Re: GROUP_CONCAT and ordering

On 2011-04-22, at 06:18, Jeen Broekstra wrote:

> 
> Hi all, (Cc Ruslan),
> 
> Ruslan and I are currently working on conformance testing for Sesame's implementation of SPARQL 1.1 query, and there is a case where I am not 100% sure what the expected behavior is. This case involves a query that uses a GROUP_CONCAT aggregate, a grouping, and an order by solution modifier. Before I start pestering the SPARQL working group I'd like to hear some other developers' thoughts.
> 
> All SPARQL aggregate operators are defined to work on multisets. This means that by default, the input of an aggregate does not have any prescribed order. For most aggregates this is irrelevant anyway, but for GROUP_CONCAT it does make a difference.

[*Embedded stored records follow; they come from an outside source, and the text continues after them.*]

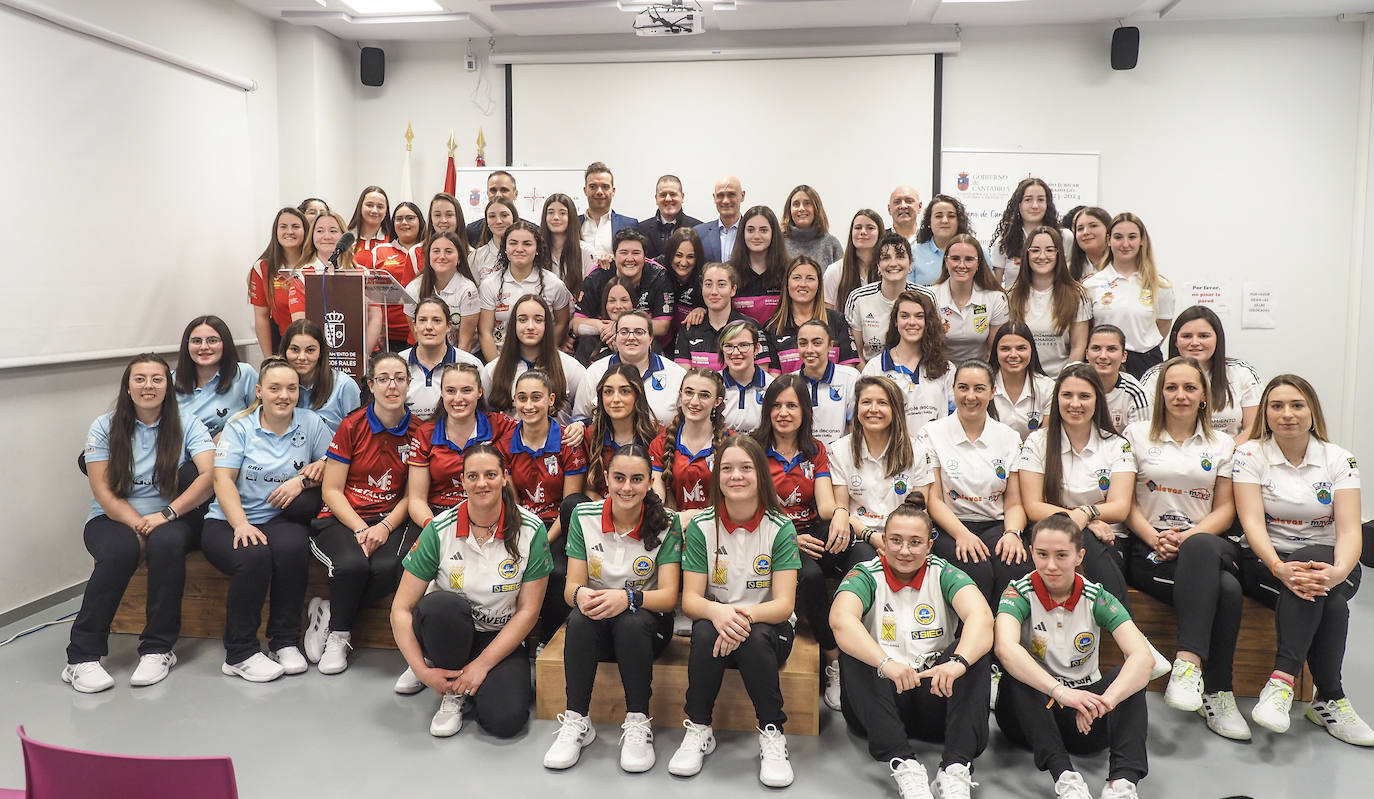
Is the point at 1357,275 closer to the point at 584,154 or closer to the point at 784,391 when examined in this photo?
the point at 784,391

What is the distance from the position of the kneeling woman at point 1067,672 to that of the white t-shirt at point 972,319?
1.82 m

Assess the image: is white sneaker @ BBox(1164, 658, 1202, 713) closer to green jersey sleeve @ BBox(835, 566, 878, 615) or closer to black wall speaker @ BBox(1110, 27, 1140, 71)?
green jersey sleeve @ BBox(835, 566, 878, 615)

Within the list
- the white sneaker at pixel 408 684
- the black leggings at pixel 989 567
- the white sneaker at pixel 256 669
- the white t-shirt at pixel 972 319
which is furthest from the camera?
the white t-shirt at pixel 972 319

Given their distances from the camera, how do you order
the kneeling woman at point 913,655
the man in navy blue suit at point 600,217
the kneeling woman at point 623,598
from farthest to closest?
1. the man in navy blue suit at point 600,217
2. the kneeling woman at point 623,598
3. the kneeling woman at point 913,655

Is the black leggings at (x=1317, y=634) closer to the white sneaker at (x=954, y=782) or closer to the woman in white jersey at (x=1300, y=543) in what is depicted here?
the woman in white jersey at (x=1300, y=543)

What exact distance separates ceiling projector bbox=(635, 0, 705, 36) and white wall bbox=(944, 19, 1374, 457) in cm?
200

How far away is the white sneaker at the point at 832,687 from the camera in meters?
3.34

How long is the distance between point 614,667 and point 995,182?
4802mm

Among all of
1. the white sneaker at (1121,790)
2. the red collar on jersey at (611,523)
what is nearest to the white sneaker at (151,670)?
the red collar on jersey at (611,523)

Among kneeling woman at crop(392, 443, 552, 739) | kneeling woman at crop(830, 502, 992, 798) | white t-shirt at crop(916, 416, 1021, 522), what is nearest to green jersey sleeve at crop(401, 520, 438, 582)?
kneeling woman at crop(392, 443, 552, 739)

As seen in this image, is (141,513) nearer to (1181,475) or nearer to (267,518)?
(267,518)

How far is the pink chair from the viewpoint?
4.26 feet

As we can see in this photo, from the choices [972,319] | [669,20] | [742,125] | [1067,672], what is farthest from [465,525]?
[742,125]

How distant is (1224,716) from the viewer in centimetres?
316
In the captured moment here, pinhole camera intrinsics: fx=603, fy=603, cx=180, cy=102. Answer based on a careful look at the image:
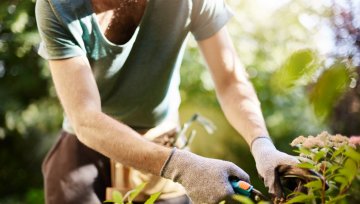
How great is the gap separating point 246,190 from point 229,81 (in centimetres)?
77

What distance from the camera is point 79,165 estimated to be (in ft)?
7.18

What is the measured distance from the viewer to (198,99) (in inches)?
180

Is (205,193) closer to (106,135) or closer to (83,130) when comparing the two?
(106,135)

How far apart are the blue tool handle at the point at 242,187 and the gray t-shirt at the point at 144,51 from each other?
66 centimetres

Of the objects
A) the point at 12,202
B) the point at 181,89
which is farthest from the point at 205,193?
the point at 12,202

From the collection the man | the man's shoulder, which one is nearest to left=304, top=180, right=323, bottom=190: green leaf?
the man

Consider the following example data:
> 
> :org1 :affiliates :p1, :p2 .
> :org2 :affiliates :p3, :p4 .
> 
> :p1 :name "John" .
> :p2 :name "Paul" .
> :p3 :name "Ringo" .
> :p4 :name "George" .
> 
> I want to produce a query that gives me concatenated names per organisation. Each concatenated string should have the names in alphabetical order.
> 
> My initial thought was that this query would do the trick:
> 
> SELECT ?org (GROUP_CONCAT(?name) as ?names)
> WHERE {?org :affiliates ?p. ?p :name ?name }
> GROUP BY ?org
> ORDER BY ASC(str(?name))
> 
> Expected result:
> 
> ?org 	?names
> --------------
> :org1	"John Paul"
> :org2	"George Ringo"
> 
> However, looking at the SPARQL 1.1 query spec, I think this is not a guaranteed result: as far as I can tell the solution modifier ORDER BY should be applied to the solution sequence _after_ grouping and aggregation, so it can not influence the order of the input for the GROUP_CONCAT. This would mean that for the above query, the result could equally well be:

That's correct.

> ?org 	?names
> --------------
> :org1	"Paul John"
> :org2	"George Ringo"
> 
> or indeed any other permutation of name concatenations.
> 
> I have thought about using some subquery to solve the problem, but since SPARQL defines the input of an aggregate operator explicitly as a _set_, I am not even sure that would work: as far as I can tell a SPARQL engine has no obligation to preserve input order when evaluating aggregate operators.
> 
> Two questions:
> 
> 1. is the above correct?
> 2. is there any other way in SPARQL 1.1 to enforce ordering on a GROUP_CONCAT?
> 
> In relation to question 2, I note that in MySQL, the standard SQL group_concat operator (on which, I assume, the SPARQL operator has been based) has been extended to include an ordering clause as an argument to the group_concat function itself. See http://dev.mysql.com/doc/refman/5.0/en/group-by-functions.html#function_group-concat.

Yup, that's where the inspiration came from.

- Steve

Received on Friday, 22 April 2011 18:02:05 UTC